Stored items
——

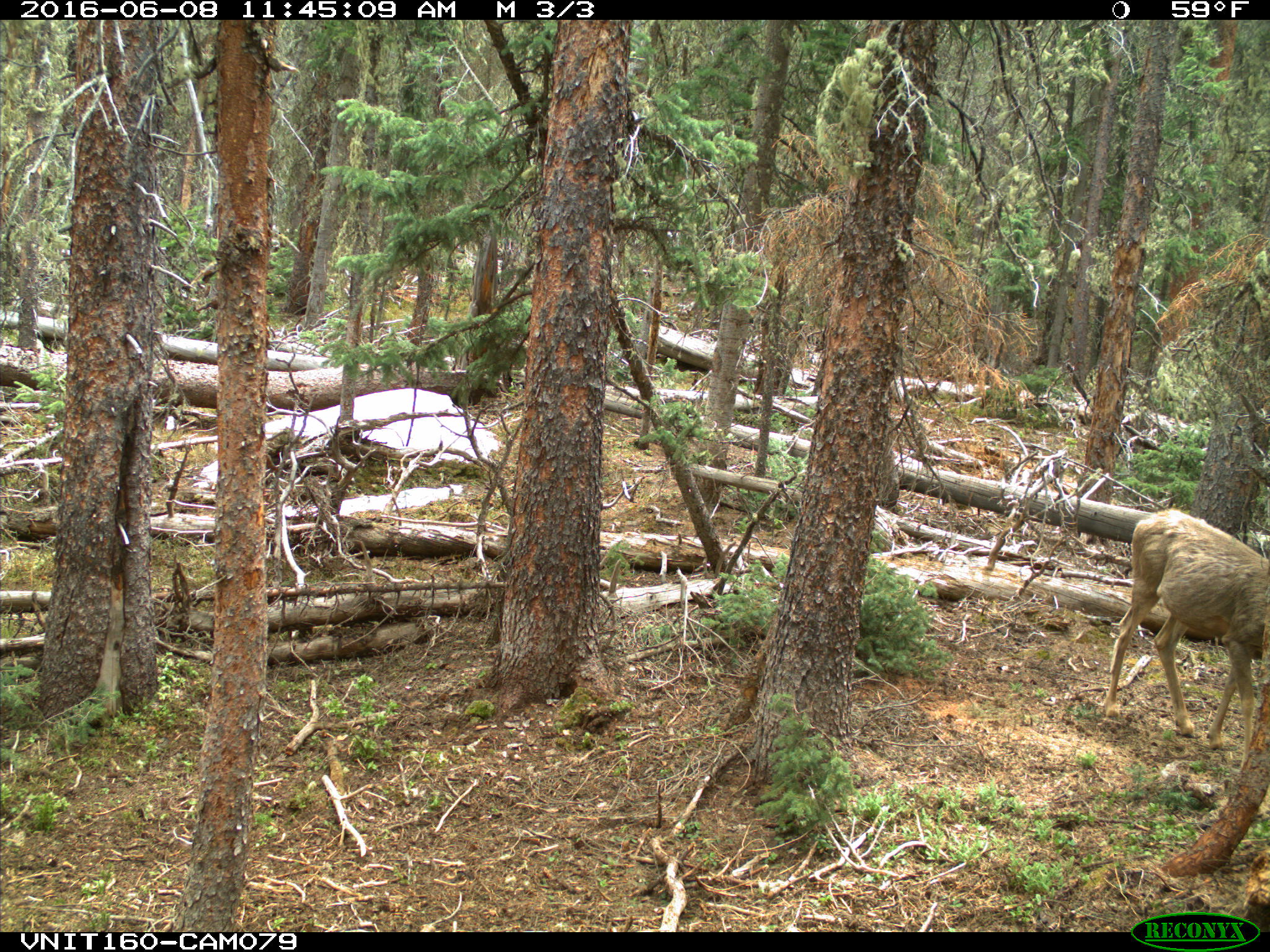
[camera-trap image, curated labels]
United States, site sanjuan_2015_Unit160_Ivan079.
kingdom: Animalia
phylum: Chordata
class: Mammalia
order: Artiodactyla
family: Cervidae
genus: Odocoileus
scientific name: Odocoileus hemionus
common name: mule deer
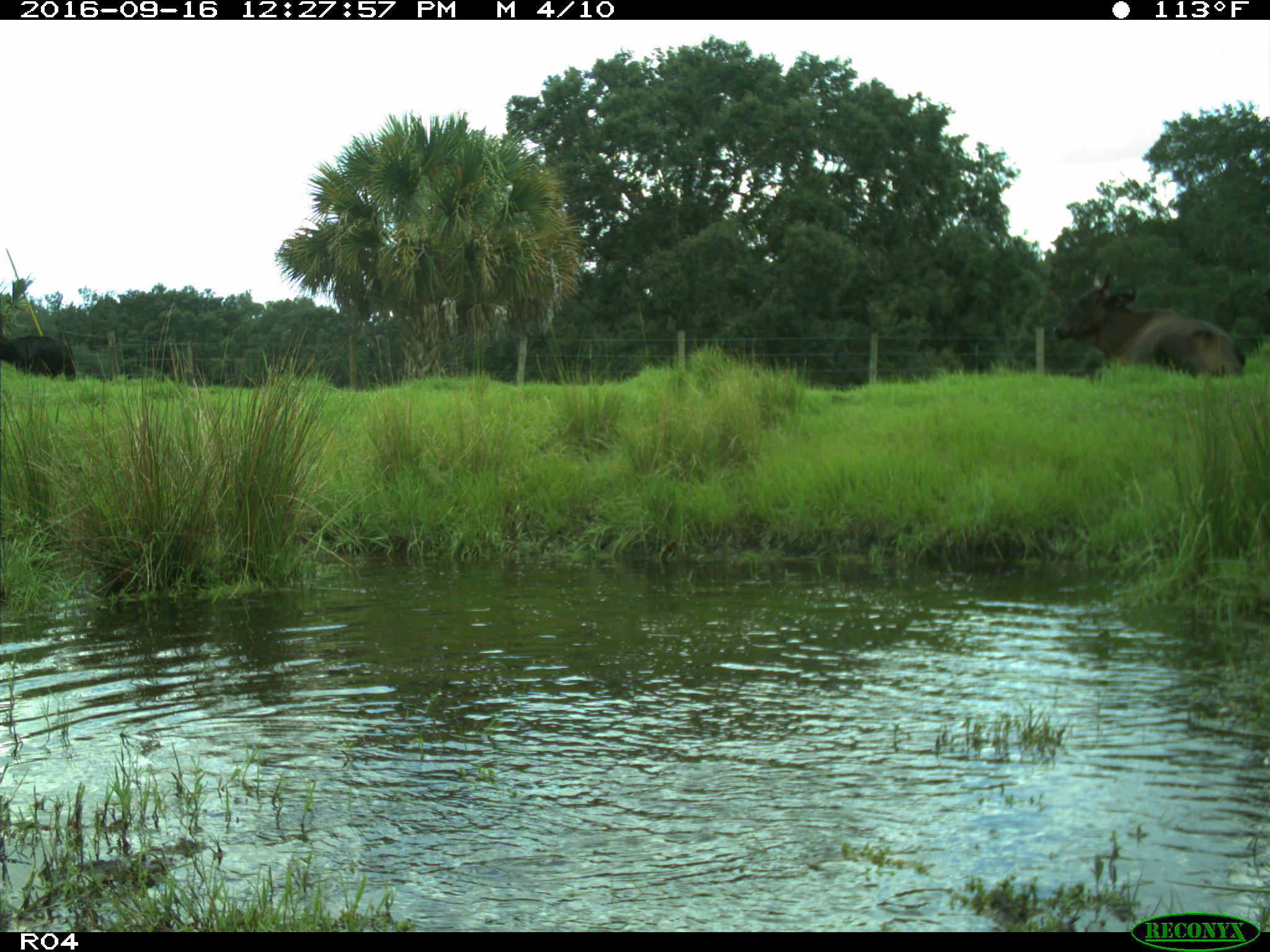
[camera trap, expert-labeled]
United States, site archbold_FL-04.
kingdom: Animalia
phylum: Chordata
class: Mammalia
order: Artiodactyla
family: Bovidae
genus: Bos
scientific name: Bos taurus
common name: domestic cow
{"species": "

——

▶ **Prompt**
Number of lines above with the word "United": state it alone.

▶ **Exercise output**
2